Wexford no se había recuperado del golpe, y rechazó el ofrecimiento de Baker de dejarlo en Victoria. Burden y él caminaron lentamente por la calle. Muchos vecinos de la señora Farriner, de idéntica apariencia, habían salido para ver cómo se marchaban. Lo que muchos de ellos llamarían más tarde «una redada de la policía», se había convertido en la comidilla del fin de semana, y los miraban mientras fingían que podaban sus setos.

En Kenbourne Tudor el sol brillaba con toda su fuerza sobre las superficies graciosamente pintadas y en las igualmente gráciles flores de colores, petunias de franjas o cuarteadas como si fueran banderas, y verdes jardines afelpados de donde emergían los aspersores. Wexford sentía un vacío dentro de sí. Experimentaba esa sensación enfermiza que sigue a un monstruoso planchazo o a un faux pas.

– Nos espera una gran reprimenda -dijo Burden desesperadamente, utilizando las mismas palabras que había pronunciado Robin dos días antes.

– Supongo que sí. Debí escucharlo.

– Bueno… yo tampoco le dije mucho. Era simplemente que durante todo el tiempo tuve ese presentimiento, y usted ya sabe cómo desconfío de ellos.

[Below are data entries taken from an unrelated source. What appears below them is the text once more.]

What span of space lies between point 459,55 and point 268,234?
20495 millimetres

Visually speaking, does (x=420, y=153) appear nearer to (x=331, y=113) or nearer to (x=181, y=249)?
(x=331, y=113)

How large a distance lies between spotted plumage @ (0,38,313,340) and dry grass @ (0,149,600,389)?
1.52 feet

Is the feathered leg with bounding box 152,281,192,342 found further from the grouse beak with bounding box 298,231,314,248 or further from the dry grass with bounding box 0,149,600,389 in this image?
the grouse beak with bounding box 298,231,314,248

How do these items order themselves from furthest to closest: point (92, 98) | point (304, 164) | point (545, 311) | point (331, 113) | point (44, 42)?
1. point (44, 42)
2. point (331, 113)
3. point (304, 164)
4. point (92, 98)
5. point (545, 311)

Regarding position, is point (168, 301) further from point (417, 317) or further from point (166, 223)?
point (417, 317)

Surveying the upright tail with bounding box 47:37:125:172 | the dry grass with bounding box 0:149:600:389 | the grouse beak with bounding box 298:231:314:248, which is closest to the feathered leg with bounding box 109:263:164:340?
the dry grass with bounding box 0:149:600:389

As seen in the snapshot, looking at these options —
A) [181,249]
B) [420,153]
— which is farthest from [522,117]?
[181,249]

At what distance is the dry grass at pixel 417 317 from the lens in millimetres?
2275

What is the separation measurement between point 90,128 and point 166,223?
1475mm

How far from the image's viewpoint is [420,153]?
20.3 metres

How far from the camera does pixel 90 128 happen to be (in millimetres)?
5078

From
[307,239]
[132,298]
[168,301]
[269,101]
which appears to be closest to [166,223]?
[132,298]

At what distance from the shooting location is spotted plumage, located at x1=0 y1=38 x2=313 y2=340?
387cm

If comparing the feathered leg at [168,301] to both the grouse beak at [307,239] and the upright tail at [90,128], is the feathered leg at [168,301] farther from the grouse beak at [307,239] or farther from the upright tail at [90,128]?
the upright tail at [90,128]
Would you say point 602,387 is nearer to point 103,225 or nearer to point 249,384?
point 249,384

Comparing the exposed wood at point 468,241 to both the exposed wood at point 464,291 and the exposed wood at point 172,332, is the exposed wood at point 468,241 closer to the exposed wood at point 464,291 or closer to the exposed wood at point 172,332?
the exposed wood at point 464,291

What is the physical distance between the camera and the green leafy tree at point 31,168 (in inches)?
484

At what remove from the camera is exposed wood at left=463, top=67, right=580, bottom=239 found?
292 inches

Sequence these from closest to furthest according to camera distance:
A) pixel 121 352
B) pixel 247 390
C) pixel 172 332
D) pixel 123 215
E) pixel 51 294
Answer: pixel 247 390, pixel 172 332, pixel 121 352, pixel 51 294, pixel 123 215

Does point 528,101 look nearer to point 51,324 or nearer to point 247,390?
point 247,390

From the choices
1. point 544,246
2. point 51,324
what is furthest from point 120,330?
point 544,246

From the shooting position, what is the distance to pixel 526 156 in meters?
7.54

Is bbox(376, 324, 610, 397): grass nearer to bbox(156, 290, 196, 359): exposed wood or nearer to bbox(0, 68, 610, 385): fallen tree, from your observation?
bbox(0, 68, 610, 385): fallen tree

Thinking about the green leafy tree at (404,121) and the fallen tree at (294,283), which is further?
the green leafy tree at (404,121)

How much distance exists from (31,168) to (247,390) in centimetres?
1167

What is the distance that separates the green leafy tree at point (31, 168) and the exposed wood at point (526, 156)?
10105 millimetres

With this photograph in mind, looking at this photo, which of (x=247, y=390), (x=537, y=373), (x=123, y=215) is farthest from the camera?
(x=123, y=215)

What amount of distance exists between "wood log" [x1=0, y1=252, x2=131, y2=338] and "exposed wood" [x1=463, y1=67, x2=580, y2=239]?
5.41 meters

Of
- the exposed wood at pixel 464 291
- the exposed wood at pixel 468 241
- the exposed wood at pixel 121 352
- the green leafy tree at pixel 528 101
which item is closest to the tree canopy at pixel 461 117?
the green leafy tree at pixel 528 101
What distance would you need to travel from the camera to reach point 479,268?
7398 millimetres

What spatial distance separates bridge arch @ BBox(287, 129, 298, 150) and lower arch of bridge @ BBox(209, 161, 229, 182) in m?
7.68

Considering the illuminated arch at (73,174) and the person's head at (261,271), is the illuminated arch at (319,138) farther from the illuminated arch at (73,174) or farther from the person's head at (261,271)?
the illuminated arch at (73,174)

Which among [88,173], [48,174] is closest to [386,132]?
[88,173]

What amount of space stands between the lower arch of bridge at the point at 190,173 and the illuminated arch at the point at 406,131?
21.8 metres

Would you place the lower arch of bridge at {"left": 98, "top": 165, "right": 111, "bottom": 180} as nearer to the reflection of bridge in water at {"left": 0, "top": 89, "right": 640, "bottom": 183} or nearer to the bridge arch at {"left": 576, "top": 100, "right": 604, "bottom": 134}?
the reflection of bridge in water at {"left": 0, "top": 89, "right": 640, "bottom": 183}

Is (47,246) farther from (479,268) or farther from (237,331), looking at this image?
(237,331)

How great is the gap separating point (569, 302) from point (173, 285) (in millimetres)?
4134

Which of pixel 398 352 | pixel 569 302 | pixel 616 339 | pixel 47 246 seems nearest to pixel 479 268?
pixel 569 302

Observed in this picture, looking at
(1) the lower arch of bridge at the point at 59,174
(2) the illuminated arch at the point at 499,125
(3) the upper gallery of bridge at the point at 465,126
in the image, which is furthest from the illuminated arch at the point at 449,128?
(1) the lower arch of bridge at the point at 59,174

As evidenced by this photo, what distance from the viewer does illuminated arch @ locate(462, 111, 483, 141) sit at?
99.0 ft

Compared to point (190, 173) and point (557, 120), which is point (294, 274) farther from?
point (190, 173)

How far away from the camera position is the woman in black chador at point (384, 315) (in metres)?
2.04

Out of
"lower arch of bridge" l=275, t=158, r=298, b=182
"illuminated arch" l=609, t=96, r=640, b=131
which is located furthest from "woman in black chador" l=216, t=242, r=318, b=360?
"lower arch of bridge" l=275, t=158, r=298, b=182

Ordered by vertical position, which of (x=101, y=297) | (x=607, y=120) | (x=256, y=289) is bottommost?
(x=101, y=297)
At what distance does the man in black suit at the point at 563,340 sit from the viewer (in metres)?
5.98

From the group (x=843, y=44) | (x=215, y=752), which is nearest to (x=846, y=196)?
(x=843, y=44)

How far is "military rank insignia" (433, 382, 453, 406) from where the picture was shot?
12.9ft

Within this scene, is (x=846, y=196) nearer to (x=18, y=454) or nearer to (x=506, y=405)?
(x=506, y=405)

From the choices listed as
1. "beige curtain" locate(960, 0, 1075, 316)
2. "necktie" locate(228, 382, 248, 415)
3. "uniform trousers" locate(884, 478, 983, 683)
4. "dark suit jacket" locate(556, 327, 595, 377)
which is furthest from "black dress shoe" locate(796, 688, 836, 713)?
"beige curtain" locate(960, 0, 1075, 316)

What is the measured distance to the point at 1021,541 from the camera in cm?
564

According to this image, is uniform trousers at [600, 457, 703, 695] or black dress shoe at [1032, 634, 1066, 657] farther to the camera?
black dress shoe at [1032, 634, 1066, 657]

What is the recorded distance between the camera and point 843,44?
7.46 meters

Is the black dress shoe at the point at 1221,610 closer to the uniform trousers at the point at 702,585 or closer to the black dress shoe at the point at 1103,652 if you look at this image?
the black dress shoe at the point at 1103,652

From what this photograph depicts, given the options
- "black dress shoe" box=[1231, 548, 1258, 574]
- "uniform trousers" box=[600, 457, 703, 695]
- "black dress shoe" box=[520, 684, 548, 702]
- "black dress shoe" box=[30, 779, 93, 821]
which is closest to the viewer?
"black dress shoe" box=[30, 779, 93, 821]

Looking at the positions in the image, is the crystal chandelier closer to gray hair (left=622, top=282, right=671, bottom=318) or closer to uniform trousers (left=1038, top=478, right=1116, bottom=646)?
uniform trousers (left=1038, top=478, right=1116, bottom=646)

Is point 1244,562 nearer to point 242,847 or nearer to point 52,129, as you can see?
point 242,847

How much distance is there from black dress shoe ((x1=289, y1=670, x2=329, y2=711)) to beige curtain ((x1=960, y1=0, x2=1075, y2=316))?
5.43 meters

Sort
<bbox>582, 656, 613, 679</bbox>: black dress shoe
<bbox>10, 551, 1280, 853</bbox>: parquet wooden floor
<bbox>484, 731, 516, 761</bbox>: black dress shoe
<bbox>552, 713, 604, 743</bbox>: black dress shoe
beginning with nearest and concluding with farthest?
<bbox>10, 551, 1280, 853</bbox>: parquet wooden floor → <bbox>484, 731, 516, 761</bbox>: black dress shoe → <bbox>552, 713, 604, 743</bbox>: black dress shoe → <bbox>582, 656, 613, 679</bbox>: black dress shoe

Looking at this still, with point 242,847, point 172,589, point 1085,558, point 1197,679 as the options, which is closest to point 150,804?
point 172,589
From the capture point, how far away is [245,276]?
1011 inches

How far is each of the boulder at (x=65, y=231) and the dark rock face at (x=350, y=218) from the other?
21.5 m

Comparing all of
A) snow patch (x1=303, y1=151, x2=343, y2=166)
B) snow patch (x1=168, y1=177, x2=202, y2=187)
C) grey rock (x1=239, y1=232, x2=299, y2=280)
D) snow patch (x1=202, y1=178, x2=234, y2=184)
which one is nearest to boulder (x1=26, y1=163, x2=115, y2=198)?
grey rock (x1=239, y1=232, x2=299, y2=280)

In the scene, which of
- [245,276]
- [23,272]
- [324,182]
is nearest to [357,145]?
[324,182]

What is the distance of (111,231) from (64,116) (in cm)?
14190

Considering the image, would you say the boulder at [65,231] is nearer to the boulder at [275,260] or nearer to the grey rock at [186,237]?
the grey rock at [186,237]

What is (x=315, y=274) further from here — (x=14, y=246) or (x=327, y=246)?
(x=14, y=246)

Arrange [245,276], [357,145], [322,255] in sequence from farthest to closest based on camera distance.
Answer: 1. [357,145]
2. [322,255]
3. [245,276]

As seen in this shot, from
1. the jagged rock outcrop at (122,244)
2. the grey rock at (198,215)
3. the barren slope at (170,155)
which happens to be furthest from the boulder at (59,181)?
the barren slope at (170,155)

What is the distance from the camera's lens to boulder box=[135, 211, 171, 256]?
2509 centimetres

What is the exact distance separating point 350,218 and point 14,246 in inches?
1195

Wexford permaneció en silencio. Habían llegado al final de la calle, al punto en que convergía con Montfort Street. Una vez ahí preguntó:

– ¿Cuál era el presentimiento? Supongo que ahora ya me lo puede decir.

– Me lo ha preguntado usted en el lugar adecuado. De acuerdo, se lo diré. Se me ocurrió la primera vez que pasamos por este lugar. -Burden condujo a Wexford un poco más abajo de Montfort Hill, lejos de la parada de autobús-. Supongamos que Rhoda Comfrey va a la consulta del doctor Lomond, cuyo nombre acaba de hallar en el listín telefónico. No sabe muy bien dónde está Midsomer Road, de modo que no toma el autobús, sino que viene caminando desde la estación de Parish Oak. Por alguna razón que desconocemos no quiere darle al doctor Lomond su verdadera dirección, así que tiene que darle una falsa, que esté en el área en que él trabaja. Hasta ese momento no ha pensado ninguna, pero pasa por delante de estas tiendas y mira el estanco, ¿qué es lo primero que ve?

Wexford miró hacia donde Burden le indicaba.

– Un cartel que anuncia helados Wall. Por favor, Mike, un rótulo colgante de cigarrillos Player’s Número Seis. ¿En eso consistía su presentimiento? ¿Fue por este motivo que miró hacia atrás la primera vez que vinimos en coche? Ella ve el número seis, y luego ese letrero de Princevale Road, ¿no?

Burden afirmó tristemente.

– Creo que tiene razón, Mike, es la forma en que se comporta la gente. Pudo incluso ser algo inconsciente. La recepcionista del doctor Lomond le pide su dirección y ella sale con el número seis de Princevale Road. -Se golpeó la frente con la mano-. ¡Debí darme cuenta! Me encontré con algo parecido aquí mismo, en Kenbourne Vale, hace años. Una chica se hacía llamar Loveday porque había visto el nombre en una tienda. -Se volvió hacia Burden-. Mike, debió usted decirme eso, debió decírmelo la semana pasada.

– ¿Me habría hecho caso?

Wexford poseía un temperamento caliente, pero era también un hombre justo.

– Posiblemente no. Pero de todas formas habría querido entrar en esa casa.

Burden se encogió de hombros.

– Estamos de nuevo en la casilla número uno, ¿verdad?